After years of rumors and ram-fueled intercampus jealousy, the Lincoln Center campus has achieved what at one point seemed unachievable to some members of the Fordham community—the installation of a ram statue.

Situated at the northeastern corner of the Outdoor Plaza, the statue arrived on the uncomfortably humid and overcast afternoon of Sept. 18, but those conditions did not affect anyone’s jovial attitudes. Official Fordham photographers took pictures of the new installation, while sculptor Harry M. Stierwalt, Jr. of West Palm Beach, Florida, admired his creation.

“It took me almost a year to build this,” he told me, while his uncle, who had assisted him on the project, took photos. Stierwalt has a knack for bronze sculptures of animals—he’s sculpted frogs, mythical creatures such as unicorns and pegasi, and also a Kirk’s red colobus monkey, a species only found on the East African island of Zanzibar. He keeps that one on his office desk.

Almost immediately after Stierwalt’s ram was installed, students began discussing the statue on social media. It is nearly identical to the ram statue at the Rose Hill campus—another Stierwalt creation—famous among students for the tradition of mounting the bronze animal.
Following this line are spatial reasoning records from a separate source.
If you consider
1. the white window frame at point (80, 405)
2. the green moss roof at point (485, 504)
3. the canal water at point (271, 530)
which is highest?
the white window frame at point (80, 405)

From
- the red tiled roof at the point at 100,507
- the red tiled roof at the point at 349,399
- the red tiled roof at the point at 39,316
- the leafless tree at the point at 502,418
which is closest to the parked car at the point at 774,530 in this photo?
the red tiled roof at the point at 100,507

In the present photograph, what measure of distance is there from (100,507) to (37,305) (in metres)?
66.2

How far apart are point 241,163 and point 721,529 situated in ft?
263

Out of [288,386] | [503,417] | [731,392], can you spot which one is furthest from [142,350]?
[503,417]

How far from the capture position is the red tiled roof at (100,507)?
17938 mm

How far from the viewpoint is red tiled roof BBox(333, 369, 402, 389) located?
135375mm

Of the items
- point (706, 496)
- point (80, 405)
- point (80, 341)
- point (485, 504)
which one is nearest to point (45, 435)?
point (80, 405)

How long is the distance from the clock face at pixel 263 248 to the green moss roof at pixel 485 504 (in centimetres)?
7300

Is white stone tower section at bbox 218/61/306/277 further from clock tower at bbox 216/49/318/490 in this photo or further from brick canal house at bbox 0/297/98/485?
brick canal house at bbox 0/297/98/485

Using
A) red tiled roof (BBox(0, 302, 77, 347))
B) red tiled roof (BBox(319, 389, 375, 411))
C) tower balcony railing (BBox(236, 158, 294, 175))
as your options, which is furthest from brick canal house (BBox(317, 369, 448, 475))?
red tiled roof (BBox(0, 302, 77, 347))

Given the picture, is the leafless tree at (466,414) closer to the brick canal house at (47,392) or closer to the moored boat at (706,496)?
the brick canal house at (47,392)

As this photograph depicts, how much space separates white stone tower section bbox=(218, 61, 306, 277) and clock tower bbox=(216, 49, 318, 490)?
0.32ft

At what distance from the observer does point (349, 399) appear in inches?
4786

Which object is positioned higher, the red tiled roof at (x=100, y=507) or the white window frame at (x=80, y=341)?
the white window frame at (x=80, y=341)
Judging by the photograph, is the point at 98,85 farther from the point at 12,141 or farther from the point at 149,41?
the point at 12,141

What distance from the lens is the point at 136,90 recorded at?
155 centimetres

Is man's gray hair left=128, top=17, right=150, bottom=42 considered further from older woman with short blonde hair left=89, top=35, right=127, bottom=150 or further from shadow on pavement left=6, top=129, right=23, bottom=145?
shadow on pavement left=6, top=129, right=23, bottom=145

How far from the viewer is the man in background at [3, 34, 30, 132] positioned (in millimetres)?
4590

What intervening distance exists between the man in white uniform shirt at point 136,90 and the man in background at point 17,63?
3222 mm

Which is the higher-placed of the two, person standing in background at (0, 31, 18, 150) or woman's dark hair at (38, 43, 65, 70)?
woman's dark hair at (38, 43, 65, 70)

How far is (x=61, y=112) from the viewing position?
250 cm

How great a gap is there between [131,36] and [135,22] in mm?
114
“I think it makes it feel like a real campus,” said Shilpa Basu, Fordham College at Lincoln Center (FCLC) ’18. “It’s really fun because now Rose Hill and Lincoln Center have something in common.”

Plans for the ram statue were solidified a little over a year ago, according to Vice President for Lincoln Center Brian J. Byrne, Ph.D.

“The Ram statue is a symbol meant to signify that the two campuses are parts of one University,” Byrne said in an email statement to The Observer.

Stierwalt made both of the statues and was asked by the university to replicate the ram that was installed at Rose Hill in 2006.

Stierwalt’s ram replaced an abstract statue titled “The Soaring Figure,” which Byrne described as “at best an abstract expression with no special reference to Fordham.” It has been moved to the Rose Hill campus.

Not all students, however, are on the ram statue bandwagon.

“Though I do appreciate the Fordham spirit that’s come to the Lincoln Center campus, I do miss the abstract statue that was so well-known in the plaza,” Elisabeth O’Neill, FCLC ’19, said.

The original plan was to put the ram statue in the same place as the Robert Moses plinth, according to an email Byrne sent to The Observer in November 2016. The plinth was put into storage last fall following a United Student Government (USG) vote to add a plaque to the monument explaining Moses’ controversial history. While text is still being finalized, the plan is to have it include information on Moses’ urban planning legacy and the people that he displaced in order to construct the Fordham University campus and the Lincoln Center arts complex.

The plinth was “moved to storage to beat the winter weather while [awaiting] the draft of the statement to be attached to it,” according to the November 2016 email Byrne sent to The Observer. Prior to the removal of the plinth, it had stood on the plaza covered in styrofoam, cardboard and plastic following backlash from members of the Fordham community who asserted that Moses was a racist and highly problematic individual.

The university’s plan is to eventually relocate the plinth to the lower plaza, an area of campus that has not yet been fully developed. The university intends to replace “most of the parking area with a park,” pending approval from the city, according to an email from Byrne to The Observer sent on Sept. 22

He also noted that “news of the Plaza renaming will be released shortly.” It had been previously named the Robert Moses Plaza.

Until the plinth is reinstalled, the Lincoln Center campus is left with various statues of Saint Ignatius of Loyola and its new ram. Members of the Fordham community have already made their intentions of riding it in the tradition of its Rose Hill counterpart known.